What is expected —
Using the data that follows, output only the lines from the line with "man on ladder" up to and including the line with "People interacting with", exactly, leaving pictures aside.

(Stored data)
· · · ·

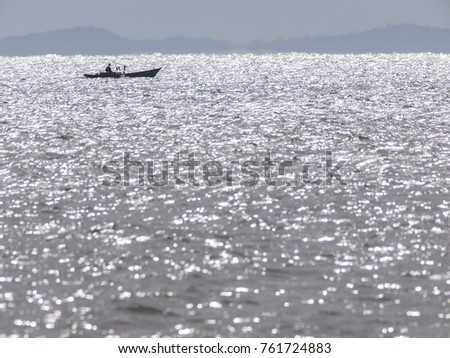 A lone. silhouetted fishing boat out at sea near Ko Chang, Thailand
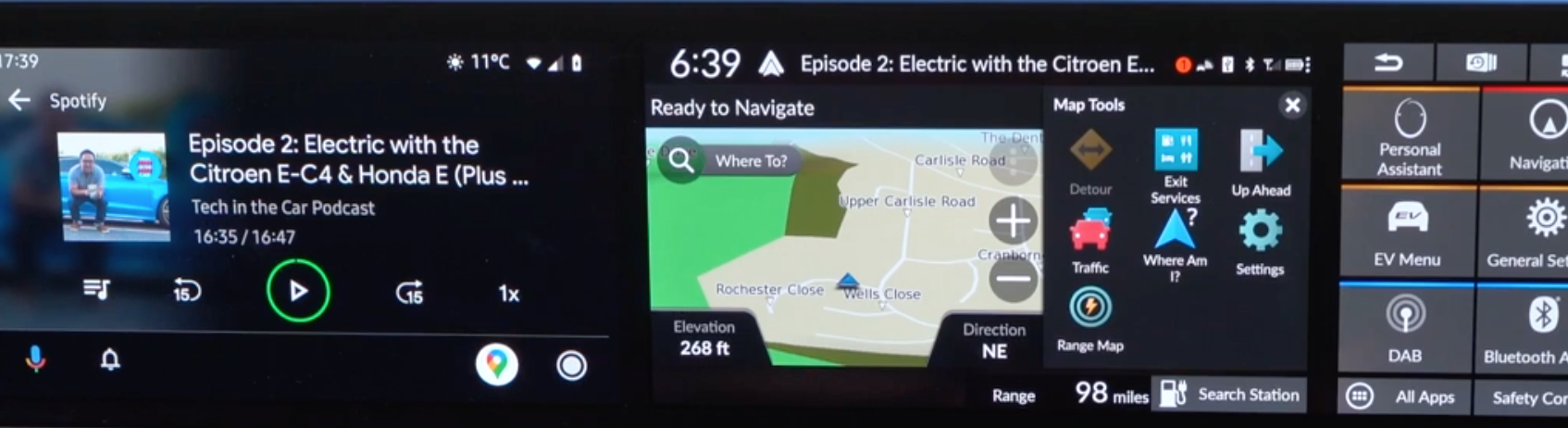 Map view on the right screen with navigation tools and Android Auto Spotify display on the left screen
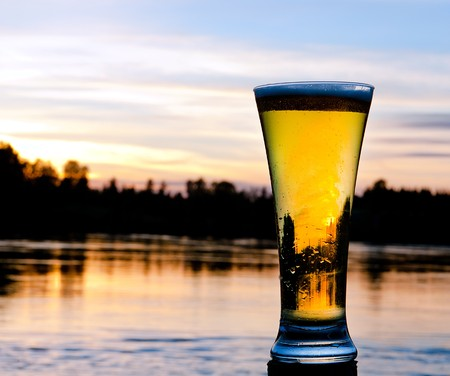 setting sun: a refreshing beer in front of a scandinavian sunset Stock Photo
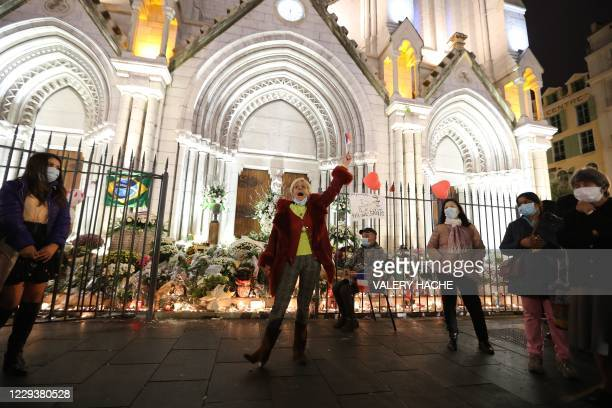 "Woman sings the ""Marseillaise"", the French national anthem, outside Notre-Dame de l'Assomption Basilica in Nice on October 31 to pay tribute to the..."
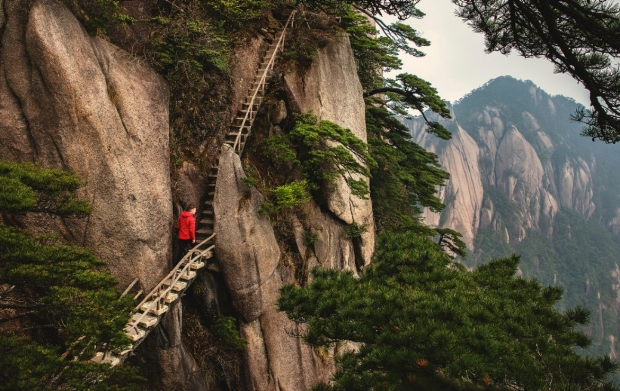 man on ladder type wooden stairs on the side of a cliff stands for a moment before going up perhaps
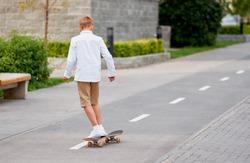 Boy Ride Skateboard in City Street. Young Teenager on Skate in Park. Urban Summer Lifestyle. Teen Skater Drive Longboard on Asphalt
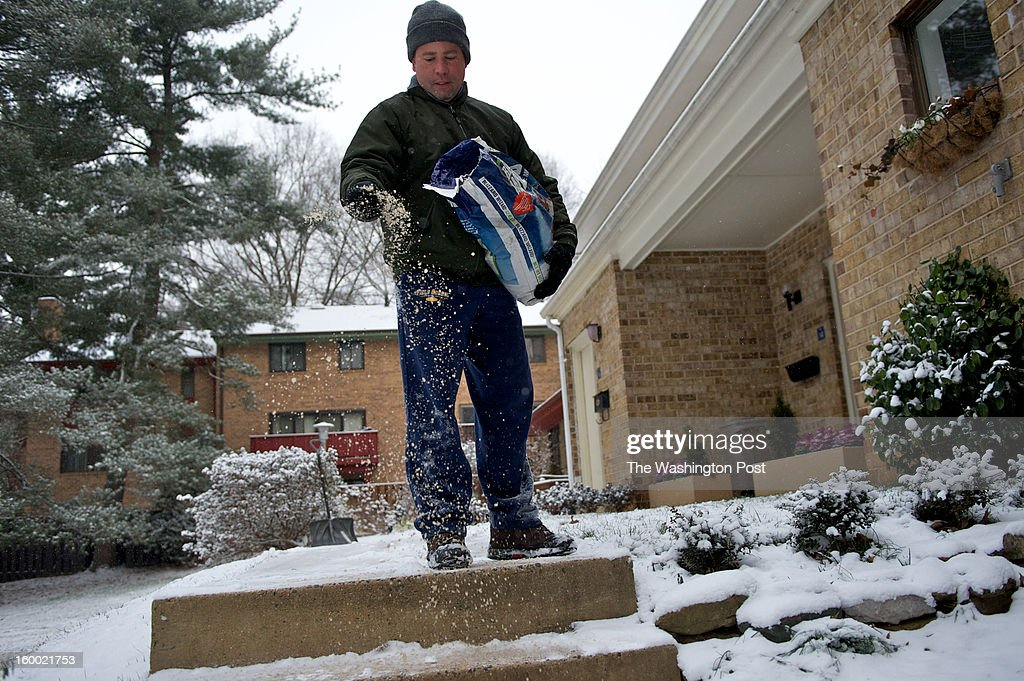 David Bonner pours salt in front of his home in Reston, VA. The DC Metro Area got hit with it's first snow fall of the year.
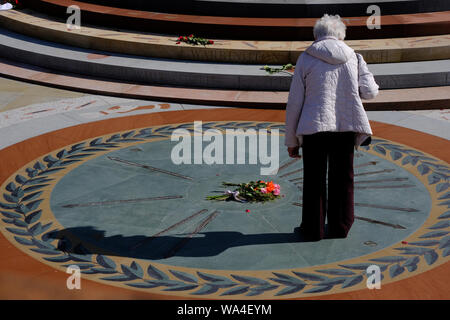 People interacting with Peterloo Memorial Manchester on a summers day casting their shadow across the monument and a bunch of flowers - Stock Photo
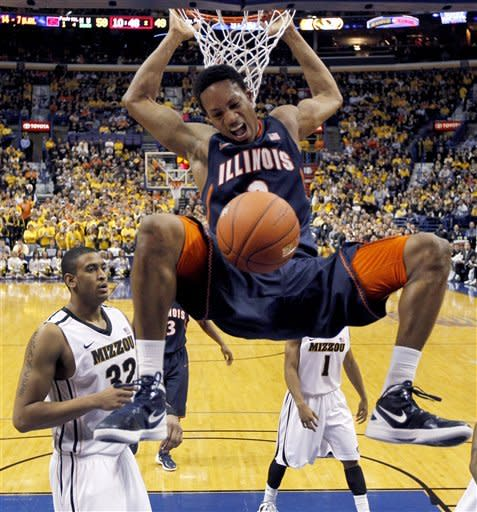 Illinois' Joseph Bertrand dunks as Missouri's Steve Moore, left, looks on during the second half of an NCAA college basketball game Thursday, Dec. 22, 2011, in St. Louis. Missouri won 78-74. (AP Photo/Jeff Roberson)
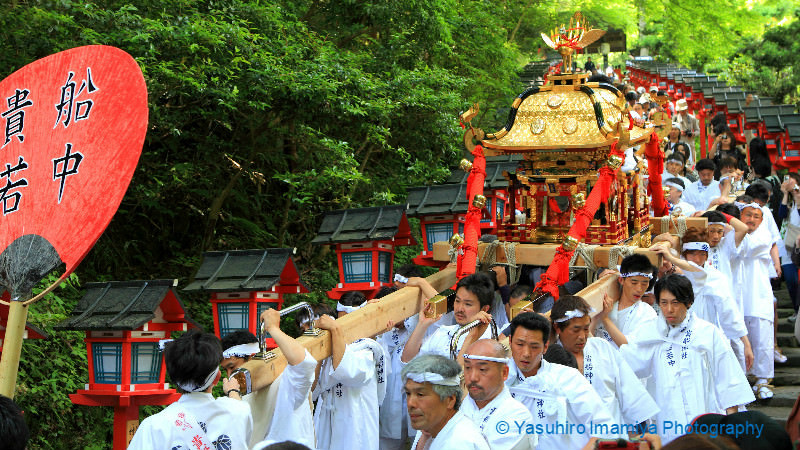 "Carrying the portable shrines called ""Mikoshi"""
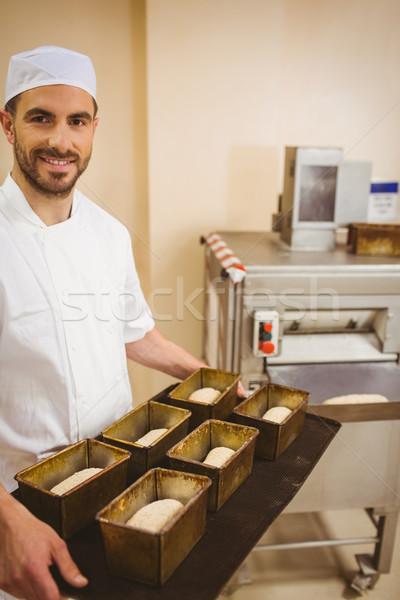 Happy baker holding tray of loaf tins Stock photo © wavebreak_media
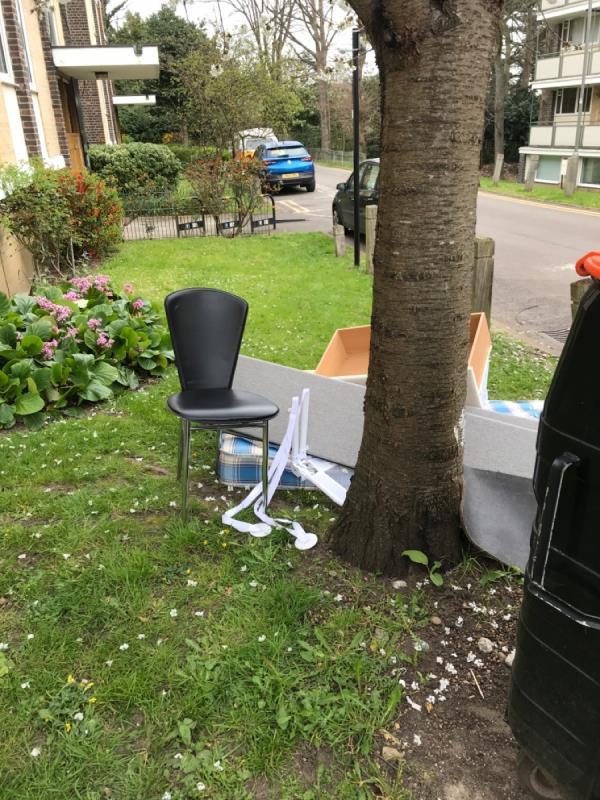 Furniture left outside green area-26 Winterfold Close, Wimbledon, SW19 6LE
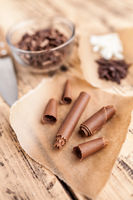 Delicious and sweet chocolate swirls on wooden background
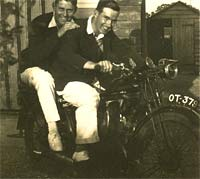 Two riders on a 1926 or 1927 motorbike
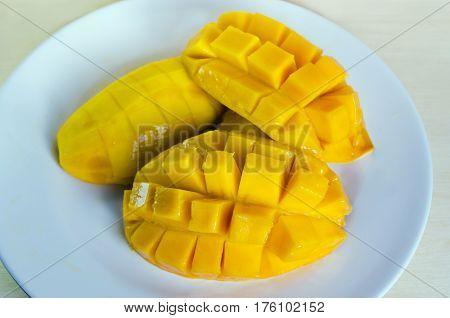 Mango Fruiton The Dish Sliced And  Isolated On Wood Background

· · · ·

Answer to the exercise —
 man on ladder type wooden stairs on the side of a cliff stands for a moment before going up perhaps
 Boy Ride Skateboard in City Street. Young Teenager on Skate in Park. Urban Summer Lifestyle. Teen Skater Drive Longboard on Asphalt
 David Bonner pours salt in front of his home in Reston, VA. The DC Metro Area got hit with it's first snow fall of the year.
 People interacting with Peterloo Memorial Manchester on a summers day casting their shadow across the monument and a bunch of flowers - Stock Photo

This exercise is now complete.